----- DATA PROVIDED -----

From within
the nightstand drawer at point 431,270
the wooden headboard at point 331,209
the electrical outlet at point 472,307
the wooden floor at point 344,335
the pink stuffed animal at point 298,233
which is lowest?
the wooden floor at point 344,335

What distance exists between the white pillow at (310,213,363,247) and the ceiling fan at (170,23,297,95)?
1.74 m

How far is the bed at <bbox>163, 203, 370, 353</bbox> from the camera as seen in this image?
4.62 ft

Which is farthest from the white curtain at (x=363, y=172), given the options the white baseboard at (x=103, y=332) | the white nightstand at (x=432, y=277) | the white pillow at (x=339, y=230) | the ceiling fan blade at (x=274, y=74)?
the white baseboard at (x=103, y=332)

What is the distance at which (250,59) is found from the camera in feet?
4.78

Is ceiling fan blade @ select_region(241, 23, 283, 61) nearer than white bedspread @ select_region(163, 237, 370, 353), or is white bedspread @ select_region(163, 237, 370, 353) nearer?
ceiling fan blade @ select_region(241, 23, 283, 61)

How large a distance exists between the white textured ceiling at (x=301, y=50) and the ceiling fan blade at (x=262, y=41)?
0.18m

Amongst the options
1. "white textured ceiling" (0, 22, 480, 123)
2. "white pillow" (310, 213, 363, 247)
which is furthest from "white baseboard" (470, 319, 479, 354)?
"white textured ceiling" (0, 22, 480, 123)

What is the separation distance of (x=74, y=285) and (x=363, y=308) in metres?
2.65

-----

JOB: Please edit the lines above so that every "white pillow" becomes "white cushion", leaving everything else unchanged.

EXPECTED OUTPUT:
From within
the nightstand drawer at point 431,270
the wooden headboard at point 331,209
the electrical outlet at point 472,307
the wooden floor at point 344,335
the pink stuffed animal at point 298,233
which is lowest?
the wooden floor at point 344,335

What distance exists between the white cushion at (310,213,363,247) and the ceiling fan at (170,23,297,95)?
1.74 m

How far is the bed at <bbox>163, 203, 370, 353</bbox> from the camera as seen in this image?
4.62 ft

Which is farthest from the white curtain at (x=363, y=172), given the options the white baseboard at (x=103, y=332) | the white nightstand at (x=432, y=277) | the white cushion at (x=339, y=230) | the ceiling fan blade at (x=274, y=74)?
the white baseboard at (x=103, y=332)

What is the distance at which (250,59) is found from the camera in feet?
4.78

Is ceiling fan blade @ select_region(241, 23, 283, 61) nearer than white bedspread @ select_region(163, 237, 370, 353), or is white bedspread @ select_region(163, 237, 370, 353) nearer?
ceiling fan blade @ select_region(241, 23, 283, 61)

How large a distance exists between the white textured ceiling at (x=301, y=50) and the ceiling fan blade at (x=262, y=41)?
0.18m

Amongst the options
1. "white textured ceiling" (0, 22, 480, 123)
2. "white cushion" (310, 213, 363, 247)
which is furthest from "white baseboard" (470, 319, 479, 354)?
"white textured ceiling" (0, 22, 480, 123)

What is the separation distance of (x=74, y=285) and (x=363, y=308) in metres?
2.65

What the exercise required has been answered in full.